#### Document section
◆ ◆ ◆ ◆
Graphing Chi Sau: This is Chi Sau, this is not....

Chi sau or "Sticky hands" is not a single, narrowly defined drill. Like Wing chun's techniques, it is ultimately a concept and not a rigidly defined movement. Shape and position are a result of function. While not infinite in use or expression, it does expand and contract to encompass many aspects of Wing chun and fighting.     

 Chi sau practice occurs on a continuum of variation and force.  There are different things to be learned from all the variations.  Poon sau is the simplest.  Poon sau practice focuses on the positioning, sticking, rolling, and transitioning positions.  This is where your Chi sau practice starts. From there attacks and defenses are added to those ideas.  Increasing levels of contact and deviation from the "rolling" pattern will eventually qualify your Chi sau as Gor sau.  It is still sticky hands practice as long as you are developing the four most important things learned in Chi Sau (see Chi Sau is for PEST(s)).
◆ ◆ ◆ ◆
[Source data]
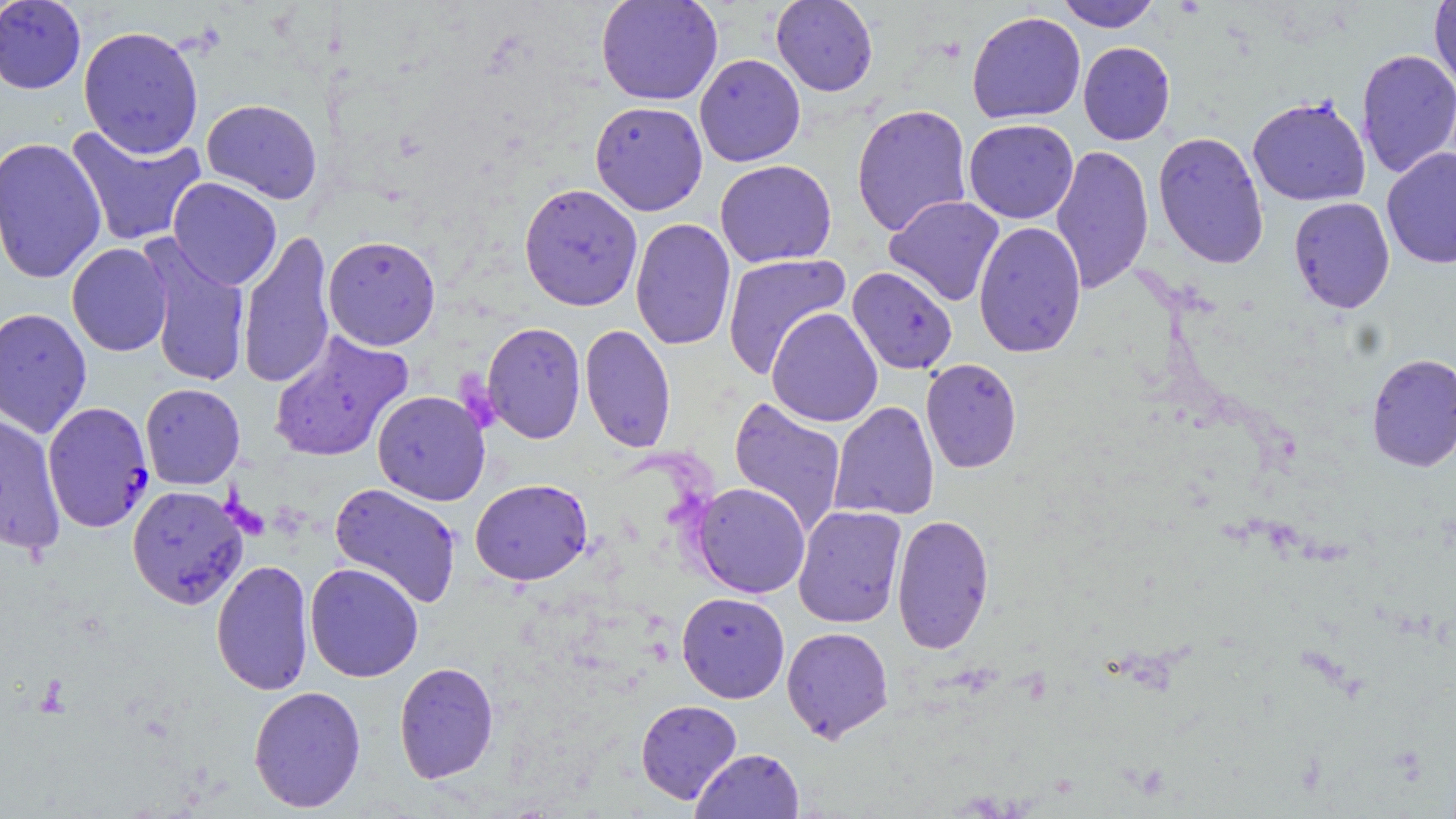
Plasmodium falciparum-infected red blood cell locations = approximate bounding boxes as (x1,y1)-(x2,y2) corner pairs in pixels: (42,402)-(154,533)
slide-level diagnosis = Plasmodium falciparum
magnification = 1000x
image size = 1456×819 pixels
stain = May-Grünwald-Giemsa
modality = light microscopy
field of view = one of a larger specimen
uninfected red blood cell locations = approximate bounding boxes as (x1,y1)-(x2,y2) corner pairs in pixels: (0,0)-(86,94), (596,0)-(723,106), (770,0)-(878,96), (1056,0)-(1160,32), (1429,0)-(1456,93), (967,11)-(1086,124), (78,25)-(204,158), (1078,42)-(1175,145), (1355,48)-(1456,178), (694,53)-(806,167), (1247,96)-(1370,206), (201,99)-(323,203), (590,100)-(708,215), (851,104)-(973,237), (963,118)-(1078,224), (65,123)-(207,248), (1152,131)-(1269,269), (0,136)-(107,284), (1050,144)-(1153,294), (1381,147)-(1456,268), (715,160)-(837,268), (167,177)-(281,290), (519,183)-(643,311), (884,195)-(1005,306), (1289,197)-(1394,314), (630,217)-(736,351), (973,221)-(1087,358), (237,229)-(336,389), (322,235)-(441,350), (138,237)-(252,388), (66,243)-(173,356), (722,253)-(850,378), (847,266)-(958,374), (0,307)-(92,438), (766,307)-(883,427), (481,322)-(586,444), (580,324)-(677,453), (268,330)-(414,462), (1366,353)-(1456,473), (921,357)-(1022,473), (140,383)-(245,489), (372,390)-(490,506), (728,396)-(847,536), (829,401)-(940,520), (0,413)-(66,557), (470,478)-(593,585), (692,482)-(810,598), (329,483)-(462,608), (127,484)-(248,610), (792,505)-(907,628), (891,513)-(995,654), (211,559)-(314,697), (304,562)-(424,682), (676,591)-(790,703), (781,626)-(894,743), (394,661)-(499,783), (248,685)-(366,812), (635,699)-(742,804), (691,748)-(804,819)
preparation = thin blood smear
◆ ◆ ◆ ◆
#### List of tasks
1 – In the Chi sau passage, set down the stretch from "Chi sau practice occurs" through "is for PEST(s))." word for word.
2 – According to the Chi sau passage, which variation of Chi sau practice is the simplest?

#### Exercise solutions
1 –
Chi sau practice occurs on a continuum of variation and force.  There are different things to be learned from all the variations.  Poon sau is the simplest.  Poon sau practice focuses on the positioning, sticking, rolling, and transitioning positions.  This is where your Chi sau practice starts. From there attacks and defenses are added to those ideas.  Increasing levels of contact and deviation from the "rolling" pattern will eventually qualify your Chi sau as Gor sau.  It is still sticky hands practice as long as you are developing the four most important things learned in Chi Sau (see Chi Sau is for PEST(s)).

2 – Poon sau